DiksiNasi, Ciamis – Koperasi Merah Putih dalam satu tarikan napas, terbitnya Inpres Nomor 9 Tahun 2025 terasa menjanjikan.
Ia menyuarakan sesuatu yang telah lama dinanti oleh para pegiat desa: kehadiran koperasi sebagai institusi ekonomi rakyat.
Sebagai aktivis Poros Indoor yang bekerja bersama komunitas lokal di wilayah rural, saya mengapresiasi niat baik pemerintah.
Tapi pengalaman di lapangan mengajarkan saya satu hal: “niat baik” tanpa rencana matang dan kontrol publik hanya akan menjadi mimpi pendek dalam siklus lima tahunan.
Presiden Prabowo Subianto menandatangani Inpres ini sebagai upaya mewujudkan dua dari Asta Cita: swasembada pangan dan pembangunan desa untuk keadilan ekonomi.
Tapi, saya bertanya: apakah kita telah menyiapkan desa-desa untuk menyambut tanggung jawab sebesar itu?
Apakah 80.000 koperasi bukan angka ajaib yang lahir dari mimpi birokrasi?
Pelajaran dari Kegagalan Lalu
Kita pernah memiliki program serupa: KUD, koperasi nelayan, koperasi tani, hingga koperasi perempuan.
Tapi banyak di antaranya tinggal papan nama. Kegagalan utamanya adalah top-down planning yang tidak menyentuh realitas warga.
Koperasi bukan sekadar bangunan fisik dan dokumen notaris. Ia adalah institusi sosial yang harus dibangun di atas kepercayaan, partisipasi, dan kontinuitas.
Sebagaimana disebut dalam Inpres, koperasi Merah Putih akan mencakup sektor pangan, kesehatan, logistik, dan keuangan.
Terlihat hebat di atas kertas. Namun di banyak desa, masalah dasar seperti SDM, manajemen, dan digitalisasi belum teratasi.
Maka koperasi bisa saja lahir dalam semalam, tapi tak akan berumur panjang.

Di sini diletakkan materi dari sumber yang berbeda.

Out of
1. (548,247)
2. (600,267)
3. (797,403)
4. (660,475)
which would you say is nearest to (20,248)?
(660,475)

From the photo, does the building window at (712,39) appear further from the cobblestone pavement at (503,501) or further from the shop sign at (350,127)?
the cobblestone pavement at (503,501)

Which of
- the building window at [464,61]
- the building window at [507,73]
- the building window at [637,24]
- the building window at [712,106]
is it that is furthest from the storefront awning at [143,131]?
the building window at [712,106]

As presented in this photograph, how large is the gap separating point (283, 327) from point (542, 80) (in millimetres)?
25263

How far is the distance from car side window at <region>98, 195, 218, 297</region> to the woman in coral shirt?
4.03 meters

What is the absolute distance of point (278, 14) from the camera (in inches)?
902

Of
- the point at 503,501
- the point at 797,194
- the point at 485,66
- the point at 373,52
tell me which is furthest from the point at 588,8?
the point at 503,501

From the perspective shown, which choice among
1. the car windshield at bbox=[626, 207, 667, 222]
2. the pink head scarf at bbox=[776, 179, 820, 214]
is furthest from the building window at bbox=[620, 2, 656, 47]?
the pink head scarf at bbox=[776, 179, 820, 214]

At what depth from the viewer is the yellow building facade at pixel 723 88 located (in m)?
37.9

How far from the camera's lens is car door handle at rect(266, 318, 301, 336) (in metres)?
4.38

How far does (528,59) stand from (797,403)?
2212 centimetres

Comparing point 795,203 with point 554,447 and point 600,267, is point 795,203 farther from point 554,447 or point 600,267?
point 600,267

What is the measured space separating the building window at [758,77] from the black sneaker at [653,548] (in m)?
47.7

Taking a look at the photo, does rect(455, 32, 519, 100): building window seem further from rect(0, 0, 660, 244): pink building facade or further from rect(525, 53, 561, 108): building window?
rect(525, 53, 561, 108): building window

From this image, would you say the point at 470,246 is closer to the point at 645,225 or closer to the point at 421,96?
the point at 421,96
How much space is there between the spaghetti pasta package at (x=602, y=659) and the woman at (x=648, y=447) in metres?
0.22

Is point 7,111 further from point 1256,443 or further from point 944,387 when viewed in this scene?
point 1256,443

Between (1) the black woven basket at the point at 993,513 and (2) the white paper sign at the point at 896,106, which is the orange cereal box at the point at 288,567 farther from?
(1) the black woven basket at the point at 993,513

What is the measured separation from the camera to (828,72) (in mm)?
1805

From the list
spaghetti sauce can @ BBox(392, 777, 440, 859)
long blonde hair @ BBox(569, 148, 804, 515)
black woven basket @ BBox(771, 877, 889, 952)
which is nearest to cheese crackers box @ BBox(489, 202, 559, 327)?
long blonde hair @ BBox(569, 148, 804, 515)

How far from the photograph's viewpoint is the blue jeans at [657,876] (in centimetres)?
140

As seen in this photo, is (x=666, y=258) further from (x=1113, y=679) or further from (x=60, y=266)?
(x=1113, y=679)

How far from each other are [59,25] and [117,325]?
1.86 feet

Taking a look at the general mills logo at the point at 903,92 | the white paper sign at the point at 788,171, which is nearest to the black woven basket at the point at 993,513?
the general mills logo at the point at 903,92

Ekosistem atau Eksploitasi?
Instruksi kepada 18 kementerian dan seluruh kepala daerah untuk bersinergi memang tampak meyakinkan.
Tetapi pertanyaannya: siapa yang akan memastikan elite lokal tidak akan menguasai koperasi atau menjadikannya mesin politik?
Ketika pemerintah menggelontorkan dana besar, kita justru melihat proposal datang lebih dulu daripada partisipasi warga.
Saya mencatat setidaknya dua ancaman: pertama, pelaksana koperasi mengelolanya dengan semangat proyek, bukan sebagai gerakan.
Kedua, aktor tertentu menggunakan koperasi sebagai alat distribusi kepentingan jangka pendek.
Yang lebih mengkhawatirkan, pembuat kebijakan bisa menyeragamkan model usaha koperasi tanpa mempertimbangkan potensi dan kekuatan lokal.